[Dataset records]
=== Begin Enclosure ===

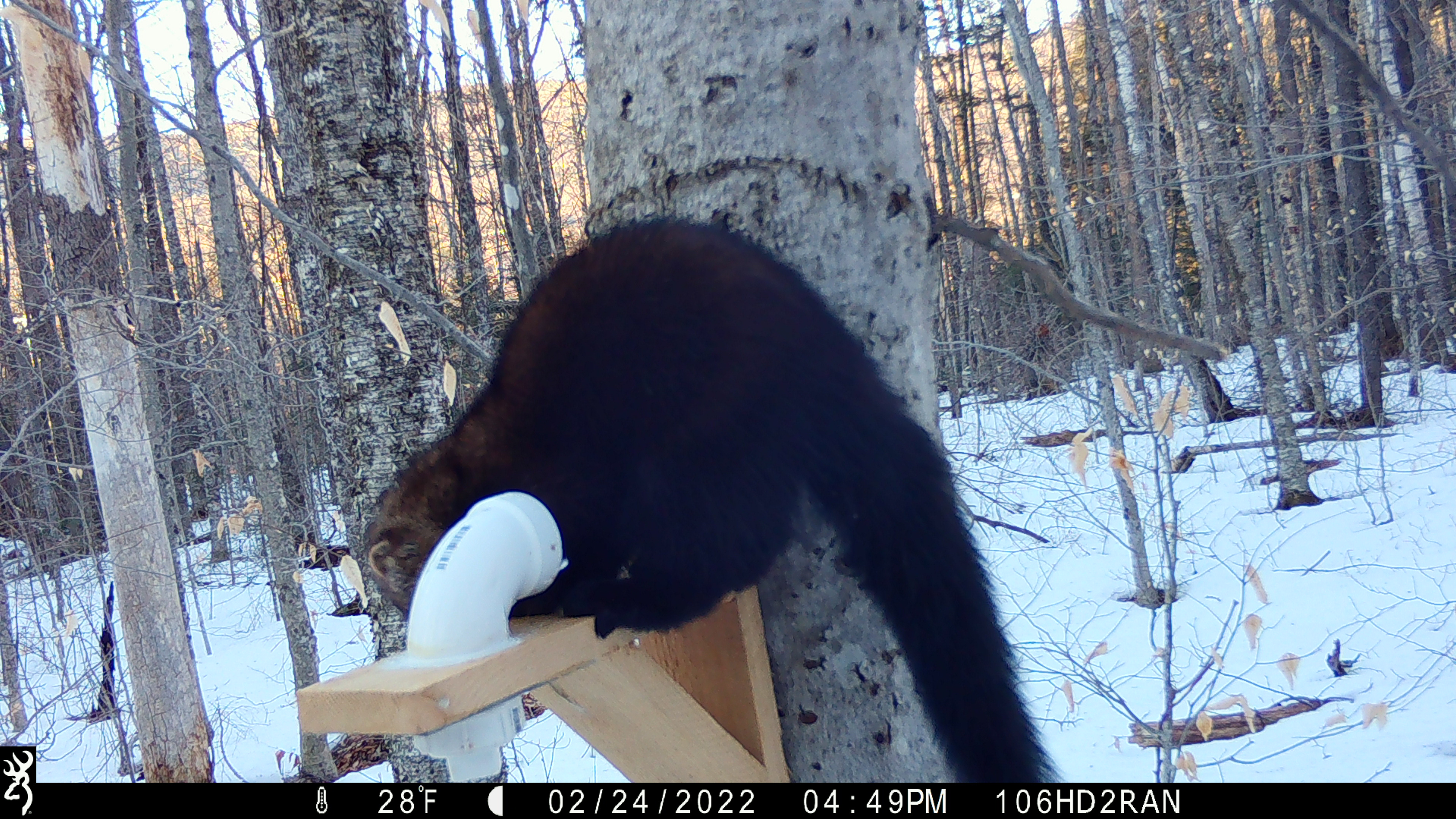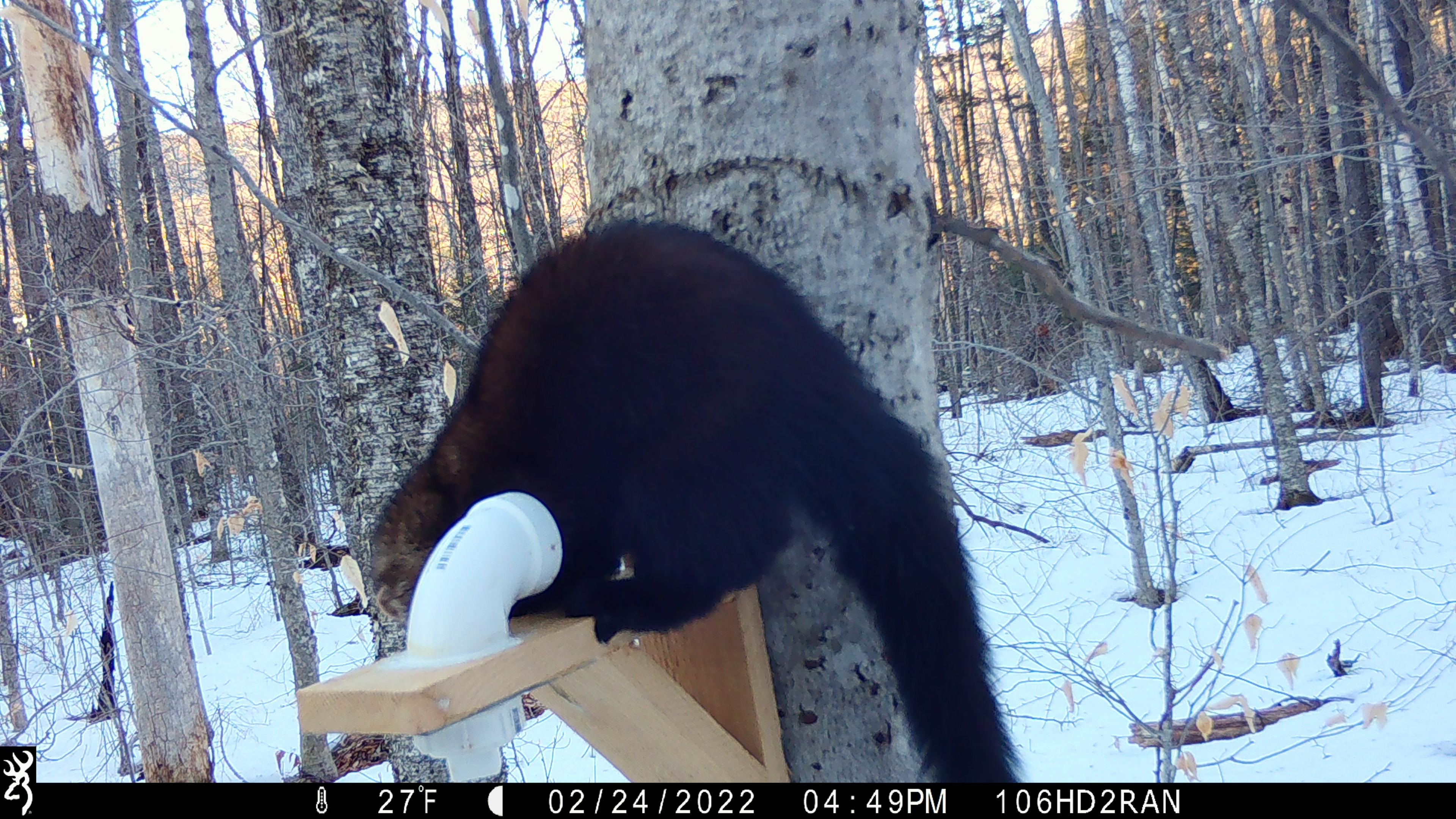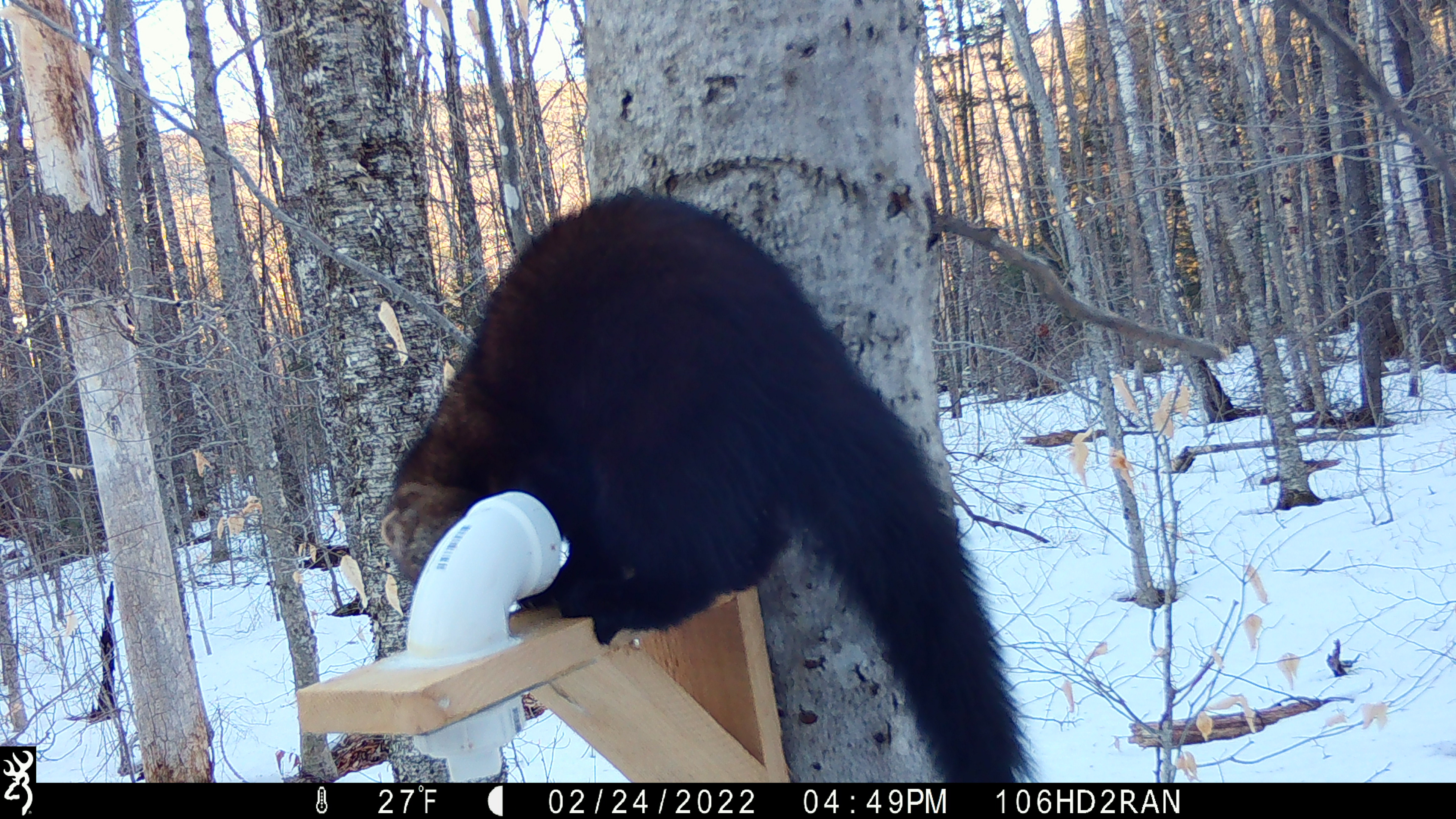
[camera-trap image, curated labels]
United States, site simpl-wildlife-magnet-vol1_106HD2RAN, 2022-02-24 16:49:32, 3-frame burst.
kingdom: Animalia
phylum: Chordata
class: Mammalia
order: Carnivora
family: Mustelidae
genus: Pekania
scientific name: Pekania pennanti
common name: fisher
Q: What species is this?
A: Fisher (Pekania pennanti).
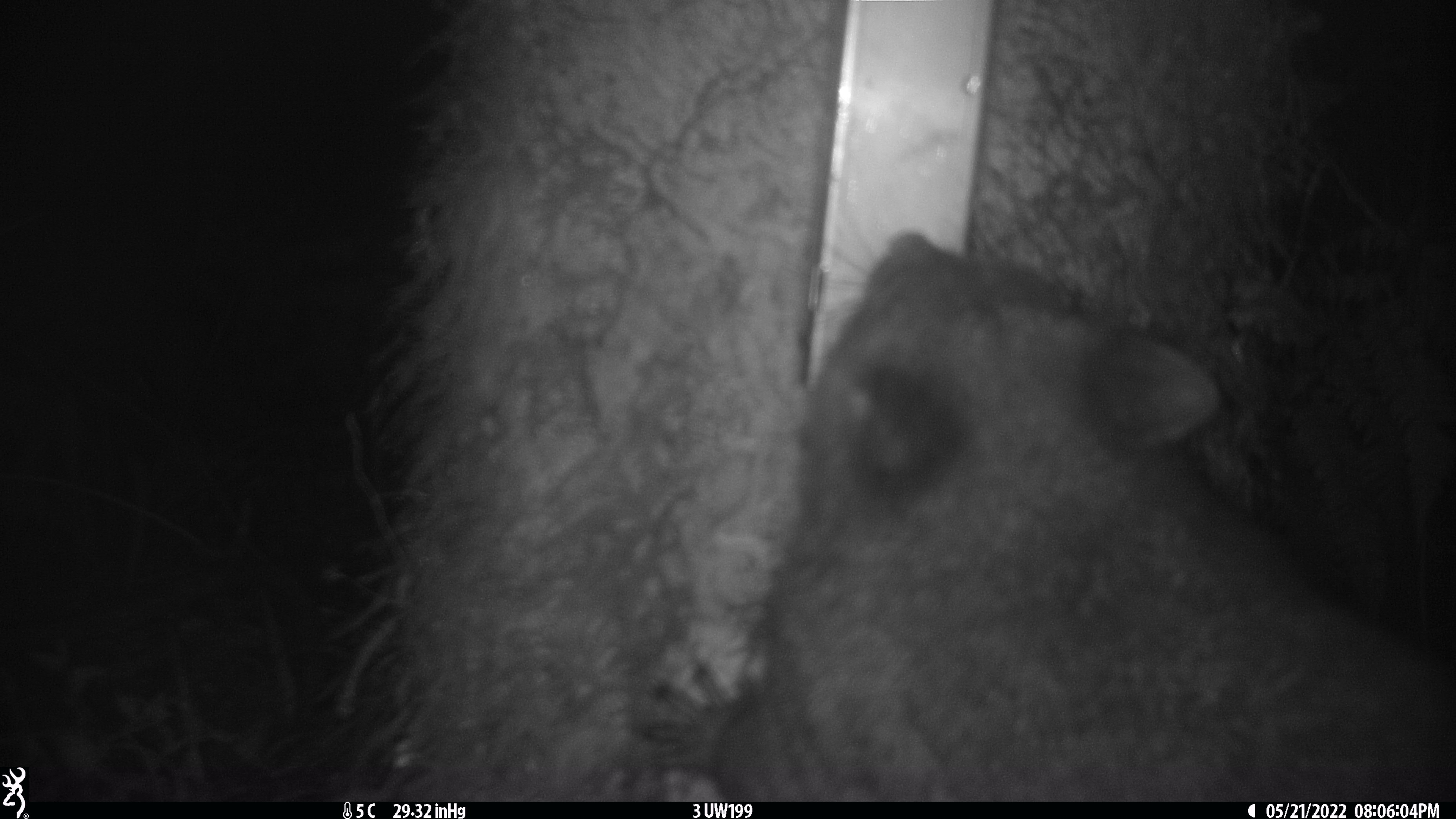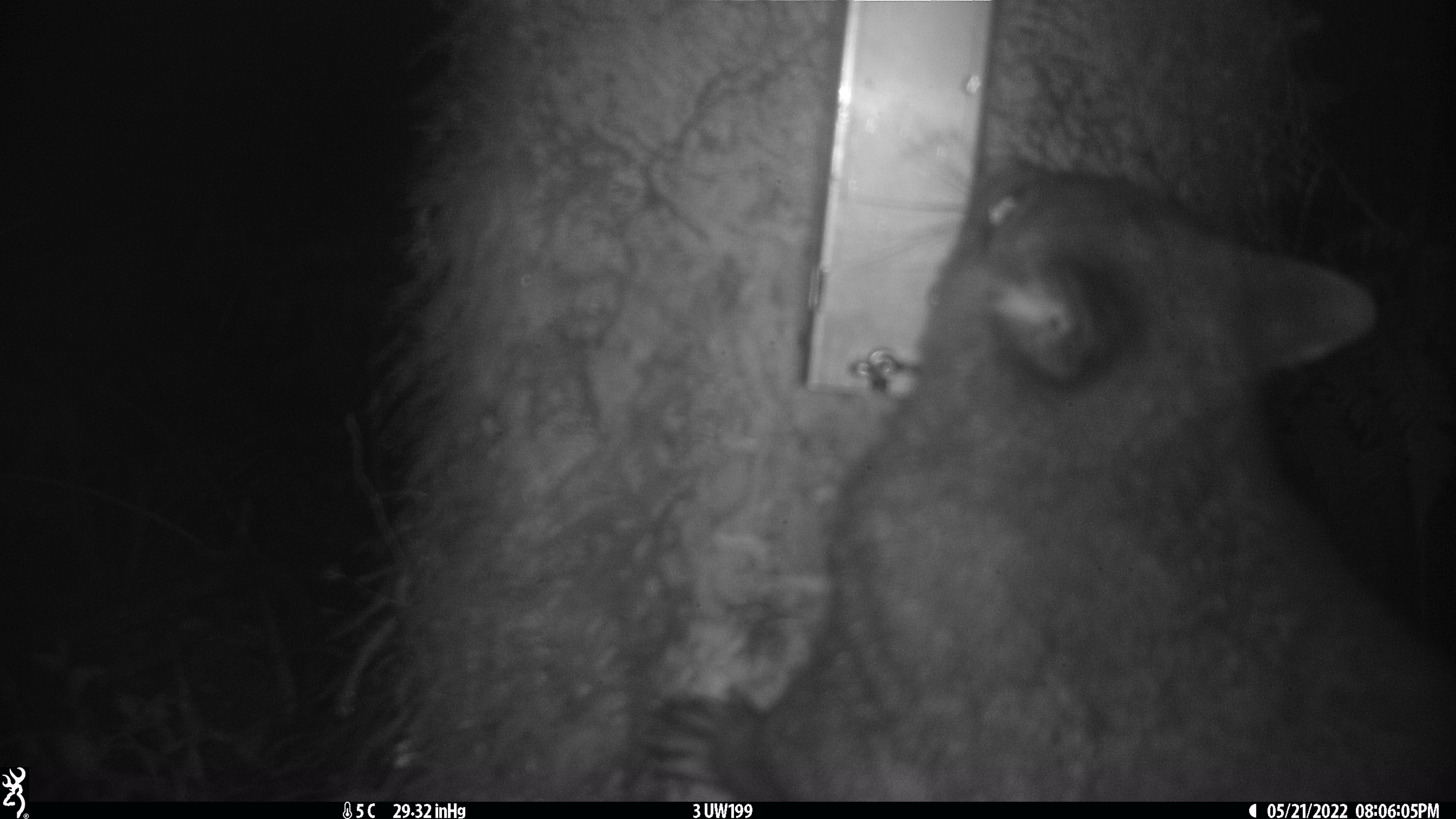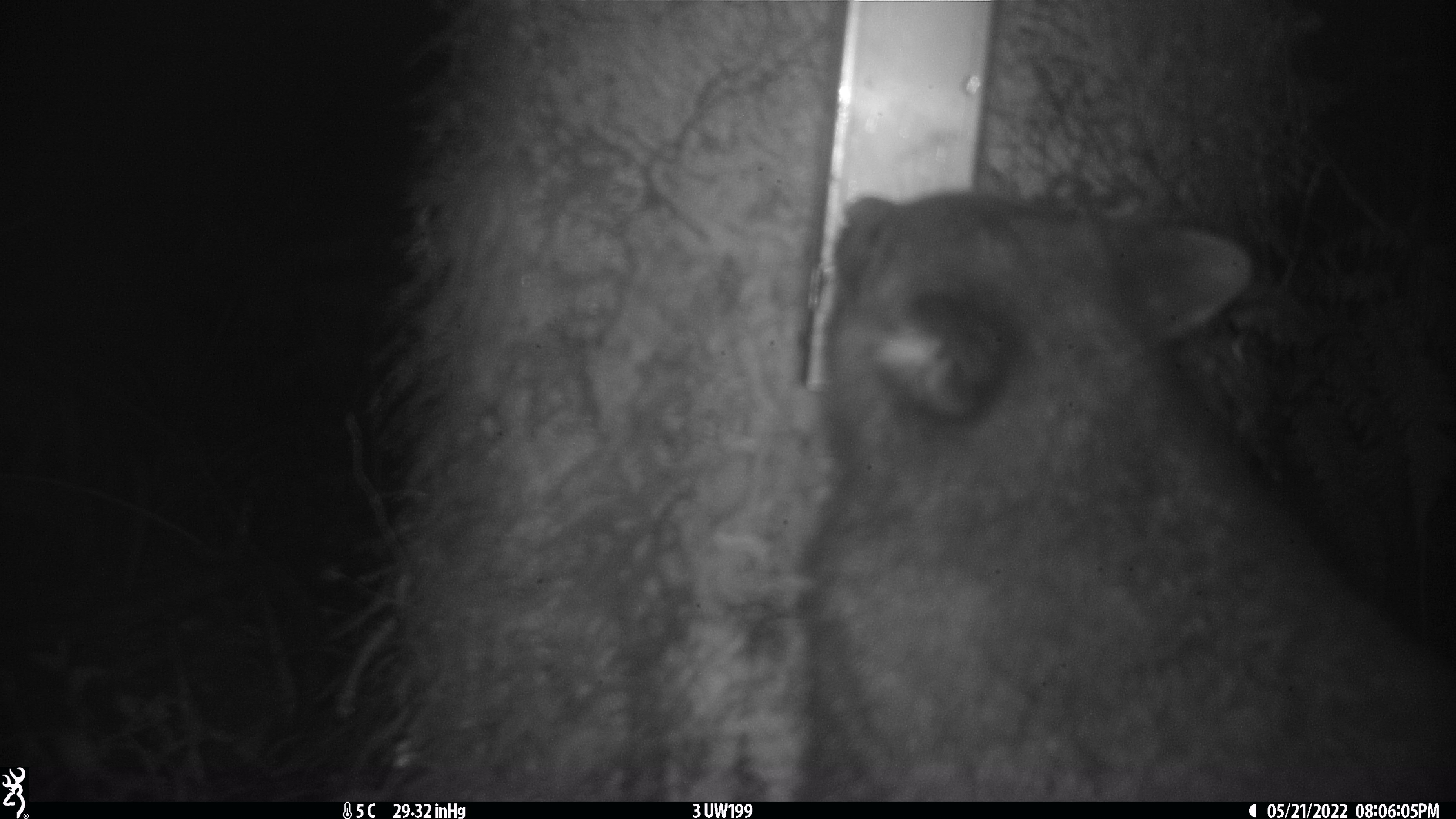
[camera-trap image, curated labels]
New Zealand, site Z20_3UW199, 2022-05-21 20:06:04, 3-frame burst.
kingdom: Animalia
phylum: Chordata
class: Mammalia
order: Diprotodontia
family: Phalangeridae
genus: Trichosurus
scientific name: Trichosurus vulpecula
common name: common brushtail possum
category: possum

=== End Enclosure ===

Transcribe, word for word, the line holding "common name: fisher" and all lines after it in the entries above, ending with the last. Only those lines; no pictures.

common name: fisher
Q: What species is this?
A: Fisher (Pekania pennanti).
[camera-trap image, curated labels]
New Zealand, site Z20_3UW199, 2022-05-21 20:06:04, 3-frame burst.
kingdom: Animalia
phylum: Chordata
class: Mammalia
order: Diprotodontia
family: Phalangeridae
genus: Trichosurus
scientific name: Trichosurus vulpecula
common name: common brushtail possum
category: possum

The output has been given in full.